◆ Selected extract:

Who Are King David's Children in the Bible?
- Joel Ryan Contributing Writer
- 2021 15 Jun
David was many things in life. A shepherd, giant killer, folk hero, singer, songwriter, warrior, fugitive, exile, and eventually a king. The Bible even refers to him as a "man after God's own heart" (1 Samuel 13:14; Acts 13:22).
However, while we may see David as a legend and hero of the faith, we must also remember that he was just as much a son, a brother, a husband, and a father as he was a king or a warrior. David loved the Lord and loved his children, but he too made mistakes, failed in many areas as a parent, and cried out to God for wisdom and forgiveness throughout his life.
But who were David's children exactly, who did they grow up to be, and how were their lives shaped by their complicated and sometimes troubled relationship with their famous father?
Who Are King David's Children in the Bible?
The Bible records at least twenty named children born to David and his many wives, though it is possible he had even more than those listed. We know that David's first children were born in Hebron, where David was made king following the death of Saul (2 Samuel 2:1-4, 1 Chronicles 3:4).
1. Amnon, whose mother was Ahinoam of Jezreel, one of David's first wives (1 Samuel 25:43).
2. Chileab (or Daniel), whose mother was Abigail, the widow of Nabal, who David married after the death her husband (1 Samuel 25).
3. Absalom, whose mother was Maacah (or Maakah), the daughter of Talmar, King of Geshur, and wife of David.
4. Adonijah, whose mother was Haggith, David's fifth wife.
5. Shephatiah, whose mother was Abital, another of David's wives.
6. Ithream, whose mother was Eglah, yet another wife of David.

◆ Goal:
In the piece on King David's children, begin at the words "But who were" and stop after "their famous father?". Rewrite that stretch with "troubled" changed to "strained".

◆ Record extracts:
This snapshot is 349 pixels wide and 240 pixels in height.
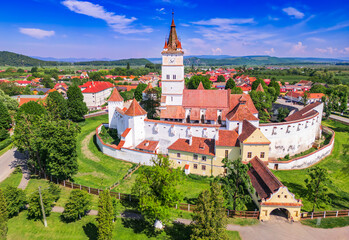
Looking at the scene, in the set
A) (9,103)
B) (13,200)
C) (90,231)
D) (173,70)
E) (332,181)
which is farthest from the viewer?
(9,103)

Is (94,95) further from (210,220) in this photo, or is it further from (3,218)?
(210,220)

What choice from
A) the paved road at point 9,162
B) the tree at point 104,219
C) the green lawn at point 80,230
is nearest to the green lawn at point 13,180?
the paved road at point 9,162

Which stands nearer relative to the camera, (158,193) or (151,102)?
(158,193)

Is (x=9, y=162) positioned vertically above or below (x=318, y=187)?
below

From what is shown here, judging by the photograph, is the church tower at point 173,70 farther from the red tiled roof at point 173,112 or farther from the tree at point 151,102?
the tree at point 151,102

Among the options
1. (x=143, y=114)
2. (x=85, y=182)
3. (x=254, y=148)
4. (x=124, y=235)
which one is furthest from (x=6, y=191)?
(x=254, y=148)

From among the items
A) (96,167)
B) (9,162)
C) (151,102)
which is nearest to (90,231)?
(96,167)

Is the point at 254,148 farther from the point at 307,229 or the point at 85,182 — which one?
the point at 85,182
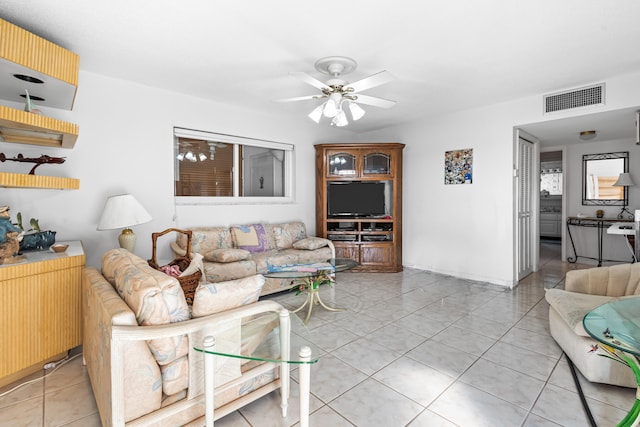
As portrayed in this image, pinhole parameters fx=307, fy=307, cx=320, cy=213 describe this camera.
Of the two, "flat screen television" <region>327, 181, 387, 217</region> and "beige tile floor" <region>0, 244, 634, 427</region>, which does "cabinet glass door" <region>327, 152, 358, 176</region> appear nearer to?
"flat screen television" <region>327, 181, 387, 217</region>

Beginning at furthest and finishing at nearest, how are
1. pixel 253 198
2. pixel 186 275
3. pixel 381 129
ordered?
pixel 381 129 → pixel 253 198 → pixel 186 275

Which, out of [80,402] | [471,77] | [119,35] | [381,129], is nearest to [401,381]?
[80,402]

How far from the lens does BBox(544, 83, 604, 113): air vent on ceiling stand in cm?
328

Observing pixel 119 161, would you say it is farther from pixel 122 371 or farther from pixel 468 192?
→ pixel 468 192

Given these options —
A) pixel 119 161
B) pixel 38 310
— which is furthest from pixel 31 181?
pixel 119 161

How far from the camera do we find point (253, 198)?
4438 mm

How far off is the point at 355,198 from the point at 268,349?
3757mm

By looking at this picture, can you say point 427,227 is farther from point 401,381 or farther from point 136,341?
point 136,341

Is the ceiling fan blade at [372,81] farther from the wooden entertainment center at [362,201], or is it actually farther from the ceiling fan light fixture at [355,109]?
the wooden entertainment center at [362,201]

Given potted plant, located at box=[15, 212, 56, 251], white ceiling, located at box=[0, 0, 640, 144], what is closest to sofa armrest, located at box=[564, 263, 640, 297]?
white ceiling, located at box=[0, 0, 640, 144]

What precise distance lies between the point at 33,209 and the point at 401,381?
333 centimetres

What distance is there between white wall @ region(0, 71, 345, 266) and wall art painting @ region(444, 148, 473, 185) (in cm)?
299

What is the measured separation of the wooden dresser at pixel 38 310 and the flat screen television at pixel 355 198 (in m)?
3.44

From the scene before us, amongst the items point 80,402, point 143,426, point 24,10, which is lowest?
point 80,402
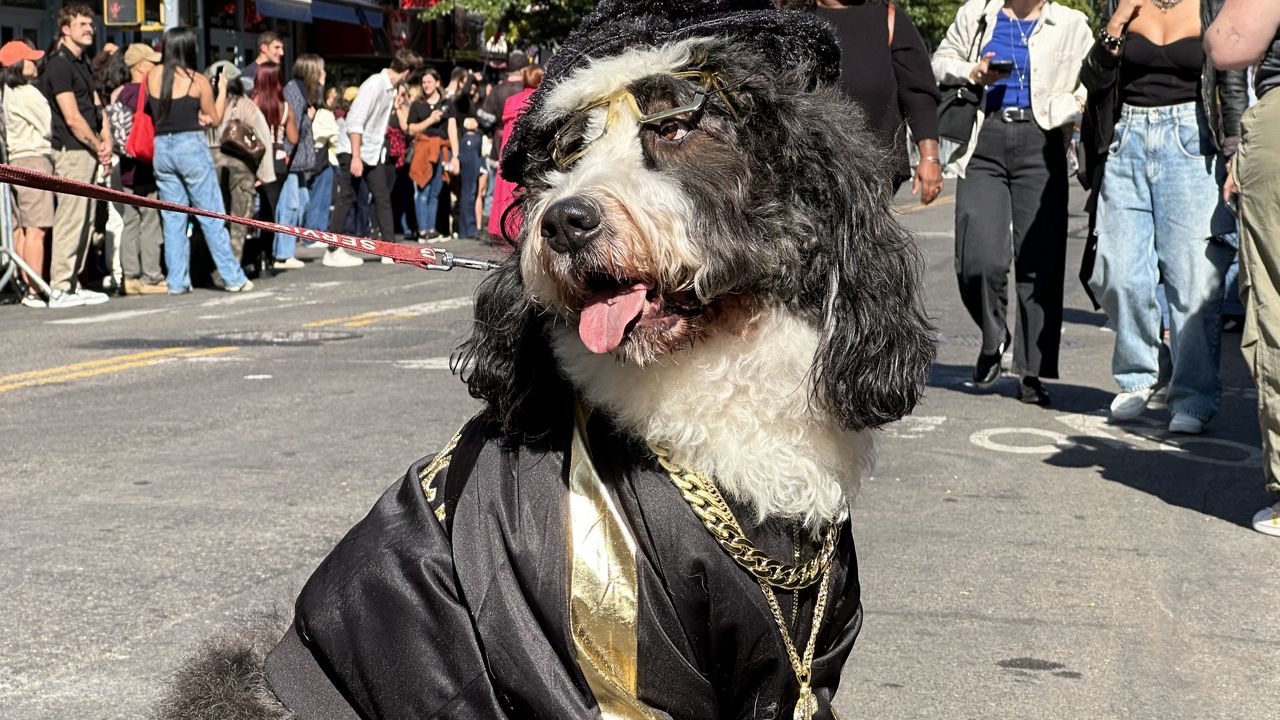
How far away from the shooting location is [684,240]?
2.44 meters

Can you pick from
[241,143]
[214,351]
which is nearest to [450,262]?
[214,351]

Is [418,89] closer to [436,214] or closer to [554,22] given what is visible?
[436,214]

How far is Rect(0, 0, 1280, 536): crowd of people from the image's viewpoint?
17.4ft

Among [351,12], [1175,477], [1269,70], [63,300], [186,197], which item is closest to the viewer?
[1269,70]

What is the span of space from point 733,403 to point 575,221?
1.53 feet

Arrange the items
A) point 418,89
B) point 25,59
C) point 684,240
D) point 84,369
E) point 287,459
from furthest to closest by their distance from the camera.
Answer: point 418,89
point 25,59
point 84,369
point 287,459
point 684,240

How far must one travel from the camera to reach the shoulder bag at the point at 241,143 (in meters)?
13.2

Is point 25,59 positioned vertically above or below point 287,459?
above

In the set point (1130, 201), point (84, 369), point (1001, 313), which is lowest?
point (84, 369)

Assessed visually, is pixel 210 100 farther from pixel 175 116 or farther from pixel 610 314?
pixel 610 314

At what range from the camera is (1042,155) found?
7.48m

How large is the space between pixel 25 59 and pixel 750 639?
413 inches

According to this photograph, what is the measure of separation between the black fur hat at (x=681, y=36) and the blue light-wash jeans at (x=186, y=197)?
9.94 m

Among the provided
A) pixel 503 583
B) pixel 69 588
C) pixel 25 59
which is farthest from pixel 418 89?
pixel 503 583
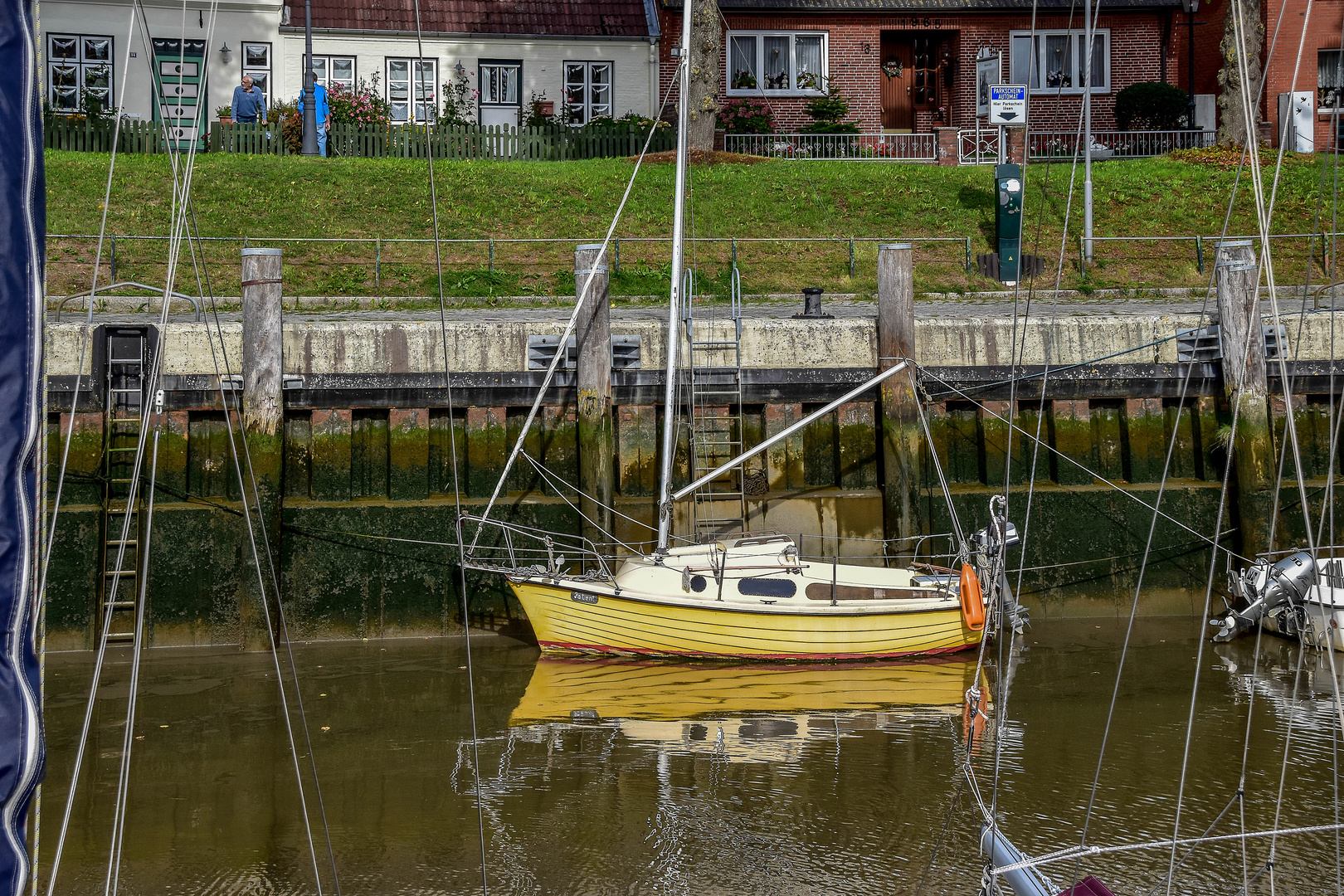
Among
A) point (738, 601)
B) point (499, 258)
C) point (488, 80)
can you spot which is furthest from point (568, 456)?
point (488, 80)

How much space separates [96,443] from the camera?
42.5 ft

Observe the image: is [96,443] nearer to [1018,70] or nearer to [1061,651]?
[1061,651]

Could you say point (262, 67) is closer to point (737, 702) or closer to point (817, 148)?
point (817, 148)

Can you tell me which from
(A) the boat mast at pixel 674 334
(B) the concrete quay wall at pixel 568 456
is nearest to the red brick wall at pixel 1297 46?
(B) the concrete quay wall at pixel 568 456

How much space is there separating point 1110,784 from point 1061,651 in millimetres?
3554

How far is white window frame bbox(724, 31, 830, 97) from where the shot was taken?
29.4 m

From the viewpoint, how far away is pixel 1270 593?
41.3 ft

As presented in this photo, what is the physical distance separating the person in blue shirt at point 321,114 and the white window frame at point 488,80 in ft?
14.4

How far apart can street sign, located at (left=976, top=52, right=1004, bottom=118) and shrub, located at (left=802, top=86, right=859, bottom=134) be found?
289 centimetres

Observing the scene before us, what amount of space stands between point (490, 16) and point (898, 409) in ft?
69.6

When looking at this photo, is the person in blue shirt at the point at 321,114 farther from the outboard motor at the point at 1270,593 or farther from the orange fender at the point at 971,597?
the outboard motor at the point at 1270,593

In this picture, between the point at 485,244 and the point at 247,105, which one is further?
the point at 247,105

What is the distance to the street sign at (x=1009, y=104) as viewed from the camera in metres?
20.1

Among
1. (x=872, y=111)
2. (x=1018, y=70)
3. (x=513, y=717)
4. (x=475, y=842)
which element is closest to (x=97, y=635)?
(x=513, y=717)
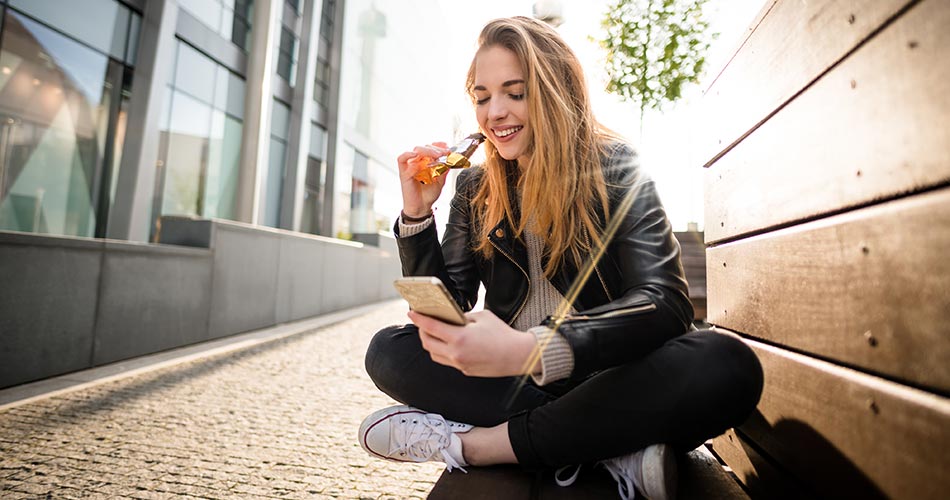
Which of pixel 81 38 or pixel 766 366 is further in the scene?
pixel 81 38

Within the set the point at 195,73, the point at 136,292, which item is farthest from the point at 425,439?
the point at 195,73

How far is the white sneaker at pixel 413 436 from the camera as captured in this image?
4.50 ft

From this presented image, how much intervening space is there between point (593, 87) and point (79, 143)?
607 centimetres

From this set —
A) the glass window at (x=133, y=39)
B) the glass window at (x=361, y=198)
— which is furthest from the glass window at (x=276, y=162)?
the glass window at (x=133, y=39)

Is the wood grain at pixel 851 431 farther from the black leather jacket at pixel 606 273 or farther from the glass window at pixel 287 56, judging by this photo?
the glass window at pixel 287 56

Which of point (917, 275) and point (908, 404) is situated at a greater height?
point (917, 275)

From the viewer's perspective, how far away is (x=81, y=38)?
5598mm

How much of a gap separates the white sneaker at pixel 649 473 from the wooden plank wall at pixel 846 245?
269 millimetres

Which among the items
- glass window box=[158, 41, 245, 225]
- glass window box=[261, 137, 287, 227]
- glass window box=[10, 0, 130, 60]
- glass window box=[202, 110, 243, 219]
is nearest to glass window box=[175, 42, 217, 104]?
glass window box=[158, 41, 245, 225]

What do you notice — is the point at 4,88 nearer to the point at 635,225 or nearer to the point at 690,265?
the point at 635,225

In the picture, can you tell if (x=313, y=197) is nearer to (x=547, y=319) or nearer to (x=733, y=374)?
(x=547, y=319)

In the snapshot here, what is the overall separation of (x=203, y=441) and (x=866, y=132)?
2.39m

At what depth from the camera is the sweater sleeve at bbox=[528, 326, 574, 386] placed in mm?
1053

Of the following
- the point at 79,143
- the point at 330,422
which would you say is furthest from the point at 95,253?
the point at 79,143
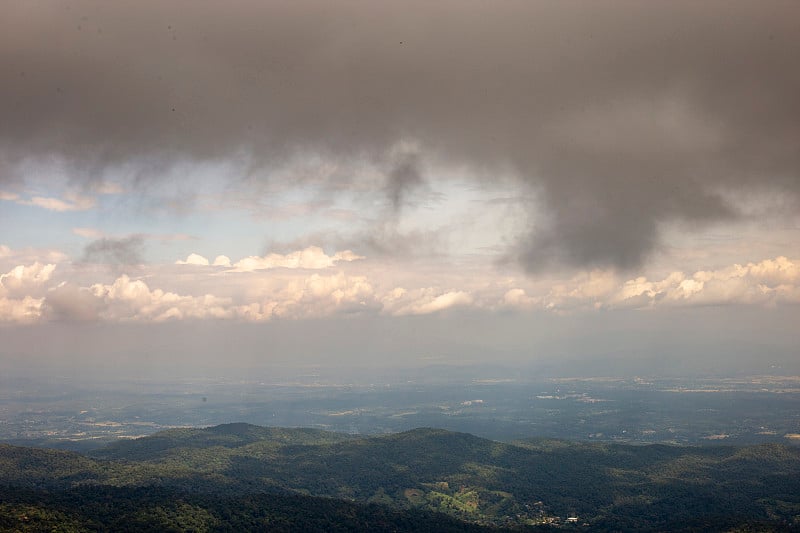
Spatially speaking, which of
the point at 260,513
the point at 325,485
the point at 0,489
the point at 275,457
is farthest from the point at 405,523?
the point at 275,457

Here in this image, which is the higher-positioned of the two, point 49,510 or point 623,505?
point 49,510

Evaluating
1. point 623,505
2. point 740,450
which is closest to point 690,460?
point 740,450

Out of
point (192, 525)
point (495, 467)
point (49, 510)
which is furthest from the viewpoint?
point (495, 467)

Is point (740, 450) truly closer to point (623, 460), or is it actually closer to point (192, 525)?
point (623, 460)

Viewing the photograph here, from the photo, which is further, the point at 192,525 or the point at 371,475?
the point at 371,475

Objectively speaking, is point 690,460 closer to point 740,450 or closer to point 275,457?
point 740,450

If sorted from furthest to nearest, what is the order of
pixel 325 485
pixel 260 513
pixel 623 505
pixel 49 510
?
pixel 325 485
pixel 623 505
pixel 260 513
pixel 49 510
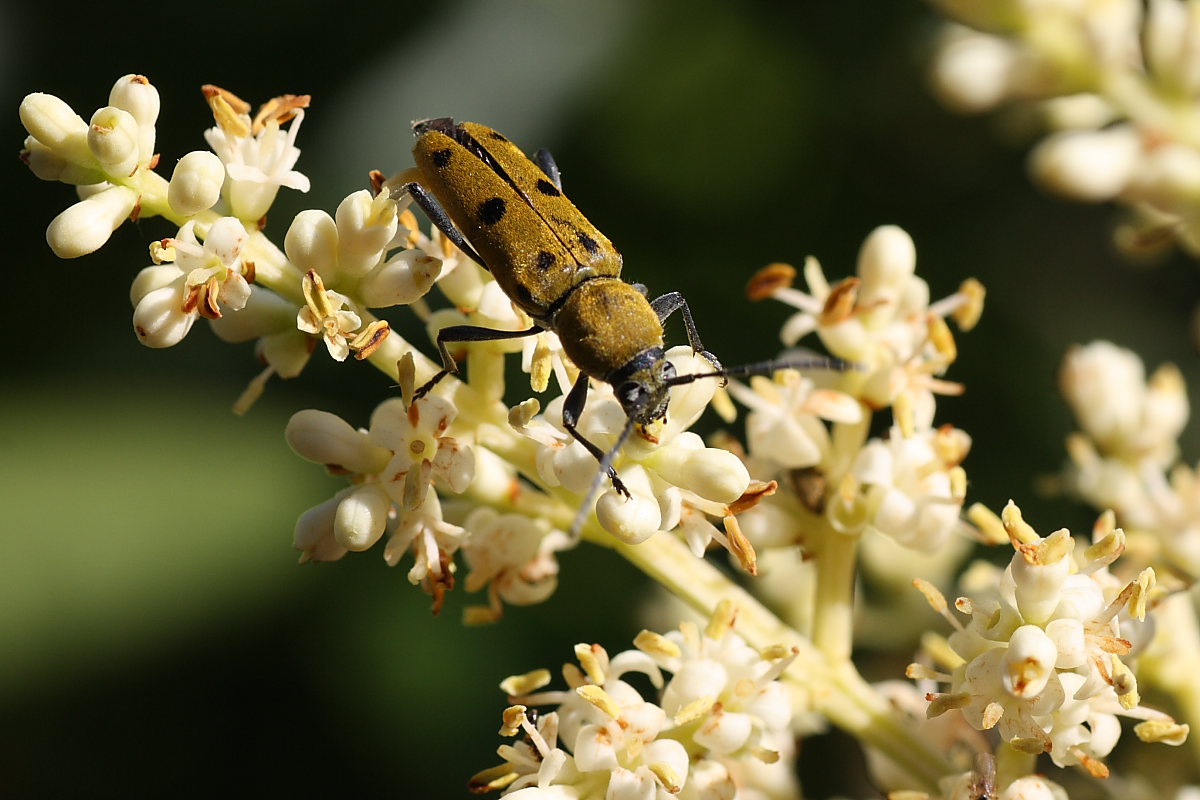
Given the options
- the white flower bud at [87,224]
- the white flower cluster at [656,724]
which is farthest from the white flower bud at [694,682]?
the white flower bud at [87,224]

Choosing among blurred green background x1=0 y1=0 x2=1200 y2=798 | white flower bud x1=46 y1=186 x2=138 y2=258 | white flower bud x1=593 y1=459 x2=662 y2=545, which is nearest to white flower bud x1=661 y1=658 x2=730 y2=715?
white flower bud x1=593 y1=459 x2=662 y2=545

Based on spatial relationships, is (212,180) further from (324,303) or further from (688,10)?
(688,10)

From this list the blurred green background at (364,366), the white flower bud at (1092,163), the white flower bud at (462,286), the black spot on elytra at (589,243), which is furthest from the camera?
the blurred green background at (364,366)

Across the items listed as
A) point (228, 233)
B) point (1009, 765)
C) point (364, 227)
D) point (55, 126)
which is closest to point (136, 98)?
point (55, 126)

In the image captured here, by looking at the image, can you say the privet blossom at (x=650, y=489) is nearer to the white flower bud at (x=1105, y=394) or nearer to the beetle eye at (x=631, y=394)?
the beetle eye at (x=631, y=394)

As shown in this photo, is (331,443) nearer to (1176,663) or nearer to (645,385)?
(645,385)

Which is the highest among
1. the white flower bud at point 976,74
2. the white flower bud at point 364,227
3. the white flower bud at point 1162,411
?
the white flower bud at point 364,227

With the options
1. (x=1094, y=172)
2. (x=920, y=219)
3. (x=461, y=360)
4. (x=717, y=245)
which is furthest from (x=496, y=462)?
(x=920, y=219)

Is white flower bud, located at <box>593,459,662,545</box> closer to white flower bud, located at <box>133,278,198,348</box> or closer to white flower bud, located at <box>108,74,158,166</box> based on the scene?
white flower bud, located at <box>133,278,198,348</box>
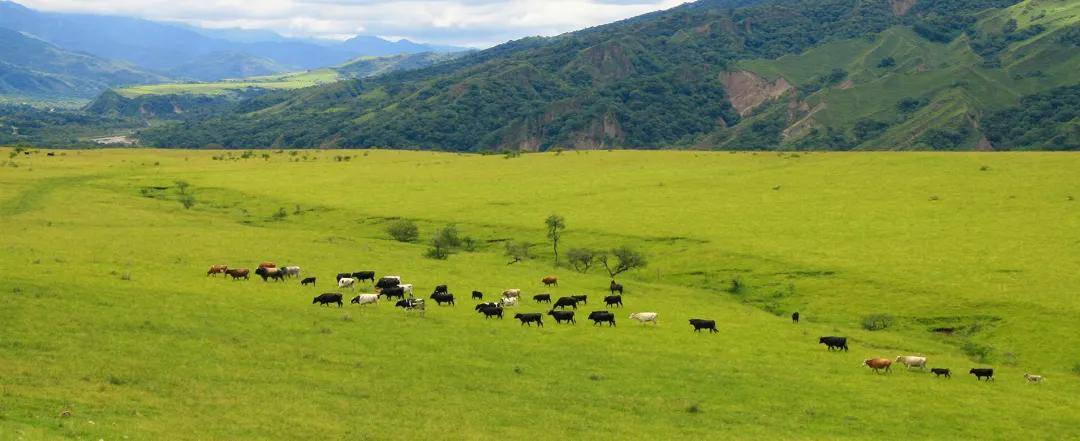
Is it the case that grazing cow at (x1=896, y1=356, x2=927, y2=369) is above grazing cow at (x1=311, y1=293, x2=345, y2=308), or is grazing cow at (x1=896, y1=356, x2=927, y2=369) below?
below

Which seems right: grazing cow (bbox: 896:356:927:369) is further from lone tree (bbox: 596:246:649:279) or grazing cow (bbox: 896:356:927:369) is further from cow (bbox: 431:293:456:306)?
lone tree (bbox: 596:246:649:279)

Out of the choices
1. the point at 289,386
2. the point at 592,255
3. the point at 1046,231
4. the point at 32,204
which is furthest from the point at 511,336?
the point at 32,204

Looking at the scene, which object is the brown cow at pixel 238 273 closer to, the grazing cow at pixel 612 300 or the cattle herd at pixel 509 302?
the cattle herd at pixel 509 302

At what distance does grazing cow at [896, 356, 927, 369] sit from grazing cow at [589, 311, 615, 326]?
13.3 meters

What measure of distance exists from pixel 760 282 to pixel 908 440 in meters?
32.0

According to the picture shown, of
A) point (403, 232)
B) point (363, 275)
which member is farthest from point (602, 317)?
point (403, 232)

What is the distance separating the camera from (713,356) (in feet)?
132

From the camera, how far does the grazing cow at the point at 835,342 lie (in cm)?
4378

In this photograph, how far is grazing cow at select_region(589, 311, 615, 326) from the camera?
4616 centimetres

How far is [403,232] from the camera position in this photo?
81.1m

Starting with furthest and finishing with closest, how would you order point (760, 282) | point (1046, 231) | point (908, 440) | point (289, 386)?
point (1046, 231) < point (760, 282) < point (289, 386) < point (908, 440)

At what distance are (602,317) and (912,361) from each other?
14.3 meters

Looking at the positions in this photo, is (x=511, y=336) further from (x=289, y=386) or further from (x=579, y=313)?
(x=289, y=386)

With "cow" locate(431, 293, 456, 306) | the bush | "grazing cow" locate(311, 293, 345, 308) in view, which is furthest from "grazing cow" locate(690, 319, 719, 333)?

◆ Result of the task:
But who were David's children exactly, who did they grow up to be, and how were their lives shaped by their complicated and sometimes strained relationship with their famous father?